• _TEXTE À LIRE_

Dans ce DNSAP (diplôme national supérieur d’arts plastiques), loin des Pyrénées m’était venu le besoin de recomposer, au coeur de la ville, un environnement calme, géomorphique, mais également culturel. Plusieurs niveaux de lectures se déployaient alors dans l’espace de l’atelier Kawamata, comme ceux que l’on peut lire sur un paysage où se superposent une histoire géologique plurimillénaire, une histoire humaine ayant laissé sa visible empreinte, et une histoire locale peut-être moins sensible mais diffusant partout, de façon mystérieuse et puissante, l’esprit du lieu.
À l’aire de l’Anthropocène, en art comme en architecture, il m’apparaît crucial de mettre en lumière l’unicité et la fragilité des milieux rencontrés tout du long de cette côte basque espagnole, menacés directement et indirectement par l’Homme.
Comme l’explique Alain Freytet dans son intervention « La beauté du paysage par la sobriété du projet » lors de la conférence Expérience(s) de paysage, l’homme n’est pas « l’ennemi » ou devrait ne pas se mélanger avec ces milieux ; il en fait au contraire partie mais se doit de les arpenter de manière respectueuse ; que son passage ne laisse comme empreinte qu’un chemin de marche comme pourraient en laisser les moutons ou les pottoks (race de poneys vivant principalement à l’ouest du Pays basque, dans les Pyrénées).
Bien d’autres formations géologiques sont à découvrir le long de cette marche. Toutes nous rappellent à la modestie, nous montrant à quel point nous ne sommes que de passage sur ces terres dont l’histoire se compte en million d’années, échelle de temps qui nous dépasse totalement. Elles nous remettent à notre place et nous sensibilisent à tous ces milieux que nous foulons.
CARTE LOMBARDIENNE
Liens et contexte
Afin de clarifier mon approche de ces sites et de leur complexité dans le temps mais aussi dans ses problématiques, j’ai dressé un schéma démêlant tous ces aspects. Je me suis inspiré pour cela des œuvres de Mark Lombardi (1951-2000), artiste contemporain américain qui s’était appliqué à exposer au grand jour les réseaux relationnels complexes – et bien souvent suspects – des industriels, financiers et personnalités politiques. Cette simple compilation d’informations, qui par ailleurs étaient toutes accessibles, rendit ces liens si clairs qu’elle mit dans la gêne certaines grandes familles de ce monde et valut à l’artiste une perquisition du FBI.
« Flyschs »,
Zumaia kostaldeko bidea (Route côtière de Zumaia en basque) - Parc national, Guipuscoa,
Photo personnelle,
2022
« Pirenaica »,
Vaches de la race Pirenaica, originaire du Sud du pays-basque,
Igeldo, Guipuscoa,
Photo personnelle,
2022
INTRODUCTION
DU PALÉOCÈNE À L'ANTHROPOCÈNE – PROMENADE SUR LE FIL D'ARIANE (1)
(ORO)GÉNÈSE D'UNE ARCHITECTURE SUR LE LITTORAL DU PAYS BASQUE ESPAGNOL
De la ville de Hendaye, sur la frontière franco-espagnole, à celle de Deba, dans la province basque espagnole du Guipúzcoa, se présente à nous une géo-diversité unique au monde. Parcourir ces 60 kilomètres de côte, c’est remonter le fil des 60 derniers millions d’années.

[Données de questions de raisonnement spatial]
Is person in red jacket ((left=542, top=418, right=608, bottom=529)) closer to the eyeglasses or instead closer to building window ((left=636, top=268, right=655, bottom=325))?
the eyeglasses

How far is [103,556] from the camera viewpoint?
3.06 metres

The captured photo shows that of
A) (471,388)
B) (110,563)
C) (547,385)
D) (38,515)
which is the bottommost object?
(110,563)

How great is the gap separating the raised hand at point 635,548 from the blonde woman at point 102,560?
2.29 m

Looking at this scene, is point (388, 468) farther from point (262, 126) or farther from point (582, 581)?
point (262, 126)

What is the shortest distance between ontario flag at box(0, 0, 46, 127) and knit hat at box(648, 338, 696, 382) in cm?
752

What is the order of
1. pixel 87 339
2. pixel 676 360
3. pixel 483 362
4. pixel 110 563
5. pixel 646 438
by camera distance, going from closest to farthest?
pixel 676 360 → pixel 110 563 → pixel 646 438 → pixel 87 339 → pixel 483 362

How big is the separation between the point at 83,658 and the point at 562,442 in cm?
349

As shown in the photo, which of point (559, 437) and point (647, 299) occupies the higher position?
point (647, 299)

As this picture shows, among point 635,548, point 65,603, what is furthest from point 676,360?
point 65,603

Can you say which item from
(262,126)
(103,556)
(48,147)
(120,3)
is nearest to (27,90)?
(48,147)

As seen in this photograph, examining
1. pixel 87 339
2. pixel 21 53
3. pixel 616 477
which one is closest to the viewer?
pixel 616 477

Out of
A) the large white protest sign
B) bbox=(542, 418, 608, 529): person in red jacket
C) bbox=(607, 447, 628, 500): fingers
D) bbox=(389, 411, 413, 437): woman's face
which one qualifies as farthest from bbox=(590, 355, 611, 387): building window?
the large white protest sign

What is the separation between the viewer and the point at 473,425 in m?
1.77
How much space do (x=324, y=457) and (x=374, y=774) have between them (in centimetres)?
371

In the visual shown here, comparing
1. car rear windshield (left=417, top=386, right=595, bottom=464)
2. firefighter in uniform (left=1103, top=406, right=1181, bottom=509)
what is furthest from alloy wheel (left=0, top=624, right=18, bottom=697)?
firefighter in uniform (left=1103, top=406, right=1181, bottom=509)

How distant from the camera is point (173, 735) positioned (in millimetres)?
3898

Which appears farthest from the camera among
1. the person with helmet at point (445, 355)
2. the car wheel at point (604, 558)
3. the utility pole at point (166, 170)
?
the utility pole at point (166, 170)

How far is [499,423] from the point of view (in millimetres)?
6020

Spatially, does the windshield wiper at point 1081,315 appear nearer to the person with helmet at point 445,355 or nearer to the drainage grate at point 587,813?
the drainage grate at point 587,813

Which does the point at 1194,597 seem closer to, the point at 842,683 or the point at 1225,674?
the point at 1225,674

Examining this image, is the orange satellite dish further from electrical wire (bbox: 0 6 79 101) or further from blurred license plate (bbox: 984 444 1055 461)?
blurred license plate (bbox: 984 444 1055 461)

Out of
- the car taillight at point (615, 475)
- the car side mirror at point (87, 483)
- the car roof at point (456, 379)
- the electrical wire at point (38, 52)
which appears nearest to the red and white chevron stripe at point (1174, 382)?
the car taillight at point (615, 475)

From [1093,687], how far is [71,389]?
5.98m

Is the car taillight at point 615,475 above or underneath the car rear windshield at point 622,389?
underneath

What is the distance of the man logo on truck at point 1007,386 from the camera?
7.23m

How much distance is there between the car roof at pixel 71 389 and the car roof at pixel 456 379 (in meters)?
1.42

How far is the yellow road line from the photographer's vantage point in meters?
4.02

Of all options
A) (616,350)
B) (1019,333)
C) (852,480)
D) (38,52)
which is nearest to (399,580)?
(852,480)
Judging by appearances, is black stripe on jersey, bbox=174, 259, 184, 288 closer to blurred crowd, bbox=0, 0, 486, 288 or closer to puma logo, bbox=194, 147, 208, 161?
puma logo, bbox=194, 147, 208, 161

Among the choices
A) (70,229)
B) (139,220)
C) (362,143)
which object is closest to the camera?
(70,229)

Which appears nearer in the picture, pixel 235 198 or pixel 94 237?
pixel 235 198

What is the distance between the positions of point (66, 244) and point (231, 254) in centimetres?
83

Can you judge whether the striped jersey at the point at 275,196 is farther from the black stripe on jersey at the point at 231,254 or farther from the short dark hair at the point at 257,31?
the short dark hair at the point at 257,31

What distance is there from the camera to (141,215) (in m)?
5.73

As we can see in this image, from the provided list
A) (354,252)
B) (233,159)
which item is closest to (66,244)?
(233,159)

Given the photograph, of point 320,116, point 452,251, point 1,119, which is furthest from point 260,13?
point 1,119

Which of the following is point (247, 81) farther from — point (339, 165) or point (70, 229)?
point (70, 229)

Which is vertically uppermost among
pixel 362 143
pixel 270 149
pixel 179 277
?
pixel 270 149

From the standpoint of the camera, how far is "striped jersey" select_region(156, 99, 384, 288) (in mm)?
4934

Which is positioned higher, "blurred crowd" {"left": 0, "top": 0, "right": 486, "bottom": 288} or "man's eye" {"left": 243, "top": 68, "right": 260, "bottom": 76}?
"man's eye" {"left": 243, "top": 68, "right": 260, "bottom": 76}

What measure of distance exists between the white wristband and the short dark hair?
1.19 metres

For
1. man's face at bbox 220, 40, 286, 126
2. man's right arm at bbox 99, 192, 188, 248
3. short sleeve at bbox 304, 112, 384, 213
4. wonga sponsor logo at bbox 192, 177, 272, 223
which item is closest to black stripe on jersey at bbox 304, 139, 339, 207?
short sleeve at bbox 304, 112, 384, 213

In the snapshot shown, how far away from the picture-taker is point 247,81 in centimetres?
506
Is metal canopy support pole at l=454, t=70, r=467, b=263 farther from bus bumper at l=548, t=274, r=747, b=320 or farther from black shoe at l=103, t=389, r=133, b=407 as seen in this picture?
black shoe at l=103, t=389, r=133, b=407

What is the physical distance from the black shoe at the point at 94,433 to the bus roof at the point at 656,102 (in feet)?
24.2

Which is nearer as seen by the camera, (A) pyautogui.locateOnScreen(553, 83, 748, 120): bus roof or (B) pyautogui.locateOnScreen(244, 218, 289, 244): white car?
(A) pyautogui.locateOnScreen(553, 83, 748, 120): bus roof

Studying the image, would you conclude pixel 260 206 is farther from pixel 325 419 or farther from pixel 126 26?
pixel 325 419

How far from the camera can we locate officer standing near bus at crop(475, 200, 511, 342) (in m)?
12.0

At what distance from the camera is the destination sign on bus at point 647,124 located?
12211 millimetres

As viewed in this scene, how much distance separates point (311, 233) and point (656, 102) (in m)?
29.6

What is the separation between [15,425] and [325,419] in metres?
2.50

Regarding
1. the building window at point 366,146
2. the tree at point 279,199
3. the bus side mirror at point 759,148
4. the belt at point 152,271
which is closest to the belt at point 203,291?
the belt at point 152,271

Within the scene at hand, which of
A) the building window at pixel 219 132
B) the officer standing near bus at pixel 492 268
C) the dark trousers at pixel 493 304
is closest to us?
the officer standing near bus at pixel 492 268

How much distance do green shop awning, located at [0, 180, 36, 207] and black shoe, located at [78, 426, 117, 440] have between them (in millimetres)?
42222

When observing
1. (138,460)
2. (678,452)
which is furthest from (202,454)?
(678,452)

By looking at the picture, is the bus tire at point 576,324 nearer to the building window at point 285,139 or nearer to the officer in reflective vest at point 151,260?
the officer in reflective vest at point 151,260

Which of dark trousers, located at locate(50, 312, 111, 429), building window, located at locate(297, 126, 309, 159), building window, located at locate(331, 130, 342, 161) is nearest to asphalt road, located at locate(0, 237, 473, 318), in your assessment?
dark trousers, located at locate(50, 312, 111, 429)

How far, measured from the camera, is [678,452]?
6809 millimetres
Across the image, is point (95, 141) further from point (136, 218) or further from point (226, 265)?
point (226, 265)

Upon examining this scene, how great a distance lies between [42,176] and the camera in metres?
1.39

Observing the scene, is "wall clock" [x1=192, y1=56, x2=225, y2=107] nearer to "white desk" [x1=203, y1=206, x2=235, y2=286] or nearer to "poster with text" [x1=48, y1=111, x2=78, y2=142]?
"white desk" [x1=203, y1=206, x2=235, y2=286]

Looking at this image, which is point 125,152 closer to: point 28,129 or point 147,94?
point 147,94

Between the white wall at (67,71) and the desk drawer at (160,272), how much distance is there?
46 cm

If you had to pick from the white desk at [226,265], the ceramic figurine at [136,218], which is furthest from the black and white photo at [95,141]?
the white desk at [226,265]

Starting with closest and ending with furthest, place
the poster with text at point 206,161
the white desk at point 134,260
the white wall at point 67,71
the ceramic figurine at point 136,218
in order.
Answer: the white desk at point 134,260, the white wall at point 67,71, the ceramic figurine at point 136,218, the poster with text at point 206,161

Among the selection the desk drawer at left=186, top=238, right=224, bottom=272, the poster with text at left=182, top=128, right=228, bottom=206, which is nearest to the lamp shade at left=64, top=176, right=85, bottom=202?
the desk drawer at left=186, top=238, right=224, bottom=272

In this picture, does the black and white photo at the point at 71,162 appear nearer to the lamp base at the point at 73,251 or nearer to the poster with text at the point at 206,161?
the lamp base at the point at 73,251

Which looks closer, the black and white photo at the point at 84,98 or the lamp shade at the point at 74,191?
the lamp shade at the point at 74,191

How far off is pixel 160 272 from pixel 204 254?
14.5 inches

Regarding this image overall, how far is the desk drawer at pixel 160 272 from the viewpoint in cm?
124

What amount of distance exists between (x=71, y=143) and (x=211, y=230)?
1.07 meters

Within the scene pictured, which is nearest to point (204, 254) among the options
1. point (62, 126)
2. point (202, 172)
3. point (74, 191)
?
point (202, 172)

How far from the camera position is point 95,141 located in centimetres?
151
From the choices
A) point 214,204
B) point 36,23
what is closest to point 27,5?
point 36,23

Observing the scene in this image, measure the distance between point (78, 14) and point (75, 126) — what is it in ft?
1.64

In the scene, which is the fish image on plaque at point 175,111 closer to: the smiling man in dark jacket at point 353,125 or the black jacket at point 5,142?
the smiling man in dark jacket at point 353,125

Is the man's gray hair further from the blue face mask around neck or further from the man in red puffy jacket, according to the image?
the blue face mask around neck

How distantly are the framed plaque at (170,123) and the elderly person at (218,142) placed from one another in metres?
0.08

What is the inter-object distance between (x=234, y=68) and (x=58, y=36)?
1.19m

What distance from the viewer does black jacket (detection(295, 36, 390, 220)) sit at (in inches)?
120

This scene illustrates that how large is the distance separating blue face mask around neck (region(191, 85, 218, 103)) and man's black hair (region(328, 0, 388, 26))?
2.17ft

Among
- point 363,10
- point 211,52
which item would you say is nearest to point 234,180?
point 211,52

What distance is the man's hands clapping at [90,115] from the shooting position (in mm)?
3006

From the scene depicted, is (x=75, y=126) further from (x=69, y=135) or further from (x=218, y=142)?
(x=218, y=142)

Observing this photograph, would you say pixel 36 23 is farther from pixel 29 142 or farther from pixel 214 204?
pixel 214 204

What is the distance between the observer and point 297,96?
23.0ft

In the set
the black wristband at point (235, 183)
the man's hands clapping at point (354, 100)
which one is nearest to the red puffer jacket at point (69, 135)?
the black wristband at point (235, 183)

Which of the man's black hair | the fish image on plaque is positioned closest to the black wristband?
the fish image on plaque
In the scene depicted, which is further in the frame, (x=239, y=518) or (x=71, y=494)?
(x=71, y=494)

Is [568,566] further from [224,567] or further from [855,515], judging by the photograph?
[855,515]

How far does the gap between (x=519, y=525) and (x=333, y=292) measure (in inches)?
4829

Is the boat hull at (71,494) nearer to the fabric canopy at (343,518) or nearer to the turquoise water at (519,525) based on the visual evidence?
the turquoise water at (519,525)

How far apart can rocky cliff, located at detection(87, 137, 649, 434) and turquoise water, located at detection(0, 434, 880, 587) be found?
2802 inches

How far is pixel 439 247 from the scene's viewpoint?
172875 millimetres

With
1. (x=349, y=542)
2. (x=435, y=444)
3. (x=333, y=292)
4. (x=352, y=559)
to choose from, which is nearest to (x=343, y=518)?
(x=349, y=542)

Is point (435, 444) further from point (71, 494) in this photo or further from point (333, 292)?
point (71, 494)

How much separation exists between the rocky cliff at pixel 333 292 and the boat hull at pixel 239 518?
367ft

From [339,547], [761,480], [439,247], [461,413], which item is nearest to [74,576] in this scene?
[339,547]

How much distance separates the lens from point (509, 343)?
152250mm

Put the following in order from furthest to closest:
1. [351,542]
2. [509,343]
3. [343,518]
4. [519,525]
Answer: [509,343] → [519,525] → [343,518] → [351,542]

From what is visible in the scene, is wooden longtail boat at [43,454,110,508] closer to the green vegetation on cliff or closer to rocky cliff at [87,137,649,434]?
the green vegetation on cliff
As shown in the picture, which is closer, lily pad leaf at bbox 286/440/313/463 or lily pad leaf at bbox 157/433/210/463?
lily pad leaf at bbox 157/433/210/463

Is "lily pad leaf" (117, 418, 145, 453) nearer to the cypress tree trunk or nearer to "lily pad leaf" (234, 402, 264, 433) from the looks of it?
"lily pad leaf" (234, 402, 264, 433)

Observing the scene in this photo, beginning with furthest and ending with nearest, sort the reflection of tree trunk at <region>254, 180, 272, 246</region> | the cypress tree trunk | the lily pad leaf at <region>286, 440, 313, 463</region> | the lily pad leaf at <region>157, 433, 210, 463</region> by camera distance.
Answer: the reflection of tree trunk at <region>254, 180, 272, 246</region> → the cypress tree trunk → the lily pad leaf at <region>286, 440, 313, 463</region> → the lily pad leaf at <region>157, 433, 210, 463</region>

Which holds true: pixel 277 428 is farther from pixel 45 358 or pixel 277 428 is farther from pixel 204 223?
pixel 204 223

• _CONSIGNE ÉCRITE 1_
D'après le texte, que valut à Mark Lombardi sa compilation d'informations ?
• _CONSIGNE ÉCRITE 2_
Sélectionnez et recopiez toutes les lignes qui contiennent le mot « helmet ».
Le texte et les lignes constituent deux ensembles indépendants l'un de l'autre.

• _RÉPONSE DE L'EXERCICE 1_
Une perquisition du FBI.

• _RÉPONSE DE L'EXERCICE 2_
1. the person with helmet at point (445, 355)
Spatially, does the windshield wiper at point 1081,315 appear nearer to the person with helmet at point 445,355 or nearer to the drainage grate at point 587,813?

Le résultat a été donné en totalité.